**Task instructions**
Your answer must consist solely of the line containing "Indirect conflict detection achieves" and each line after it through the end of the data, copied exactly.

Stored items:
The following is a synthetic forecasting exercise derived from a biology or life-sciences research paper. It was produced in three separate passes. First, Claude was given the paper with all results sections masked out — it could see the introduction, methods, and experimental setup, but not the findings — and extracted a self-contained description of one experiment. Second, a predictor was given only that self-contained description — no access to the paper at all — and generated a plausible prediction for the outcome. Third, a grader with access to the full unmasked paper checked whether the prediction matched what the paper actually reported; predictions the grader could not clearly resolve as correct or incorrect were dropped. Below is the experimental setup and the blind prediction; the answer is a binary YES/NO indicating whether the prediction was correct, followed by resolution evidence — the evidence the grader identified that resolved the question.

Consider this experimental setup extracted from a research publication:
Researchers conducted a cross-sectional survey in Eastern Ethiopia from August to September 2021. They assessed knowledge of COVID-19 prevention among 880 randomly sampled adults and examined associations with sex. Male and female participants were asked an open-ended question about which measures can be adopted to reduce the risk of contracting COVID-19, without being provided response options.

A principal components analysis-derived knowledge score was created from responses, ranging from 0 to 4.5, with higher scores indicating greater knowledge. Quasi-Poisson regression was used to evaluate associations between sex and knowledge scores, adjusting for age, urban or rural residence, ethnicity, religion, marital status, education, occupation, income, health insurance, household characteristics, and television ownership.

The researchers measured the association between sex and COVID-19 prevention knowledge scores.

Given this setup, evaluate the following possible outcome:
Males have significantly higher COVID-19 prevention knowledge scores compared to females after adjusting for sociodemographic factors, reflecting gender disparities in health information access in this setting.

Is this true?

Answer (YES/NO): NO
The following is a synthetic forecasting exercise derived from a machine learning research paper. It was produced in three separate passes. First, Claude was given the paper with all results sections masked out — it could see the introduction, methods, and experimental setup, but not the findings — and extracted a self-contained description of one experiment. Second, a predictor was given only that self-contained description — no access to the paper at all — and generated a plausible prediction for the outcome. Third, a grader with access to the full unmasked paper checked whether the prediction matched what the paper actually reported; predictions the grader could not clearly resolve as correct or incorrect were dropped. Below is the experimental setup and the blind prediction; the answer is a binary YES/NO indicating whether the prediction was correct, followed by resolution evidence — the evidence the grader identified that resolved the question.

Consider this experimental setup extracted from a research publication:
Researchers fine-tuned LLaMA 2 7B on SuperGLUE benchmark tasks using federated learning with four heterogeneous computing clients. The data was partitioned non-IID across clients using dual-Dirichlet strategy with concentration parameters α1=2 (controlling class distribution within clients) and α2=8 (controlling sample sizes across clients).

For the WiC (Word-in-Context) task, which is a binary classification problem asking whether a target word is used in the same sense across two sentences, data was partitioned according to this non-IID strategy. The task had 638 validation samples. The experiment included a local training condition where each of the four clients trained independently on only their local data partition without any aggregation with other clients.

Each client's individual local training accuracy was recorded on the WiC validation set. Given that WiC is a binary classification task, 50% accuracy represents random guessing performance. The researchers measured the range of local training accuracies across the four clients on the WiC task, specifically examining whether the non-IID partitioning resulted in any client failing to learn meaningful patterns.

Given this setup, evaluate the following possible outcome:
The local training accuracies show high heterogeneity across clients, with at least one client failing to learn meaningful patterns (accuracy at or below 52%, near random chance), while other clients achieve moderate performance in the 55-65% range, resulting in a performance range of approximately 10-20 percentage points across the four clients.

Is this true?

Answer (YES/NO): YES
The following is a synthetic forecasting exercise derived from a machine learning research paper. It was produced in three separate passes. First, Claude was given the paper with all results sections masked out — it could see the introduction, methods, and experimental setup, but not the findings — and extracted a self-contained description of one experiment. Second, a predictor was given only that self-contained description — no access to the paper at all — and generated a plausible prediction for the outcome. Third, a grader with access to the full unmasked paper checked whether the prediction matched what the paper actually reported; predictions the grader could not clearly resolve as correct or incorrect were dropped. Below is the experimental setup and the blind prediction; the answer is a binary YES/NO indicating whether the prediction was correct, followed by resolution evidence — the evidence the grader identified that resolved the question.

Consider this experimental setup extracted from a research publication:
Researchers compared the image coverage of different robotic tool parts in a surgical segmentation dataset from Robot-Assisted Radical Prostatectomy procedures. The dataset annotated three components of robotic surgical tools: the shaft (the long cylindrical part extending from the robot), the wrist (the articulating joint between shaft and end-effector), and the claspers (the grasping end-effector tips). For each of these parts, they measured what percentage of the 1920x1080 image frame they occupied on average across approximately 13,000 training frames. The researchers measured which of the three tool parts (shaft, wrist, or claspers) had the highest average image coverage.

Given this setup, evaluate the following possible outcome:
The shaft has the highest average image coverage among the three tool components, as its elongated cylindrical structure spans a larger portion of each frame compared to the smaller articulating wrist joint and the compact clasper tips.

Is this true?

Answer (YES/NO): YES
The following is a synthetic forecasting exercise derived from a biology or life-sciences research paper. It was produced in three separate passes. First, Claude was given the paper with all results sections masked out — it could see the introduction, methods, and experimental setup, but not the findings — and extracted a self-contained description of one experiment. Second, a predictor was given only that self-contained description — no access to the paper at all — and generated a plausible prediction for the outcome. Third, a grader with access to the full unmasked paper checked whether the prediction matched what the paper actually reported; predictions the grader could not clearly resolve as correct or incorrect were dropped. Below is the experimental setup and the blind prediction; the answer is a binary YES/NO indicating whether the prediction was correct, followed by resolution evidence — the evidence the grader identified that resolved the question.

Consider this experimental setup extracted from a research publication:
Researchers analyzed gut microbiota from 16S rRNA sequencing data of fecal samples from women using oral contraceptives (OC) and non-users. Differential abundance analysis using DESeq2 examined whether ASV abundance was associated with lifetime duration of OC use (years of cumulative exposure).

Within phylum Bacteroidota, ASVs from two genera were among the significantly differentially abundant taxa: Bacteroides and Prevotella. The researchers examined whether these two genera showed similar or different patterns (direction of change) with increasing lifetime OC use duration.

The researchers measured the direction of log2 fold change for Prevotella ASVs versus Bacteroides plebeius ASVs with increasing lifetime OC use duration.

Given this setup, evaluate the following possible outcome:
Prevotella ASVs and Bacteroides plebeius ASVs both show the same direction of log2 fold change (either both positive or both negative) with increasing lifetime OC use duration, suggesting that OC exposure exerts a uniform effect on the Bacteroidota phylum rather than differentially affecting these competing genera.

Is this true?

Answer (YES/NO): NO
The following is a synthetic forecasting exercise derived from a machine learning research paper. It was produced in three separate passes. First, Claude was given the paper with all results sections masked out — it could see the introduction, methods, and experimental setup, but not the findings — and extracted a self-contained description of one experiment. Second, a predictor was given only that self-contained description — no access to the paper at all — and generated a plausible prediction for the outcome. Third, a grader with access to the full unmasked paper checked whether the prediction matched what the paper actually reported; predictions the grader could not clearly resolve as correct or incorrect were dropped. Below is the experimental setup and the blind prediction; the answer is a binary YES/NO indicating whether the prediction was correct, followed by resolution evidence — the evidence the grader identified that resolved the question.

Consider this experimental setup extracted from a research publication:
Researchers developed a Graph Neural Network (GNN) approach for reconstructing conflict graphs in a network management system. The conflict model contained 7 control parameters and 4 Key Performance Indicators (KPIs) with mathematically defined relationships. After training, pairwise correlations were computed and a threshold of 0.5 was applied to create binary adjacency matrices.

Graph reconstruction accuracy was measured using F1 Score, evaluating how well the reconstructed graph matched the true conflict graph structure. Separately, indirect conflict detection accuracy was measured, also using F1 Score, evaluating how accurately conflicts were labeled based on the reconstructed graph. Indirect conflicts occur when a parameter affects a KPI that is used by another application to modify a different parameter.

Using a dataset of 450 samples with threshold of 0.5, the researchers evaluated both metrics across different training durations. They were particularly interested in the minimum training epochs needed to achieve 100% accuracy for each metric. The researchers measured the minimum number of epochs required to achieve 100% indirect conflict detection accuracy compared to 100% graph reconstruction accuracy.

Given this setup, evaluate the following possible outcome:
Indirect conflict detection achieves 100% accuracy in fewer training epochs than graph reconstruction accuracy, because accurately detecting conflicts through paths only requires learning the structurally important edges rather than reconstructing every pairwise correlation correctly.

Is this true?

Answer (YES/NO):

**Final answer**
Indirect conflict detection achieves 100% accuracy in fewer training epochs than graph reconstruction accuracy, because accurately detecting conflicts through paths only requires learning the structurally important edges rather than reconstructing every pairwise correlation correctly.

Is this true?

Answer (YES/NO):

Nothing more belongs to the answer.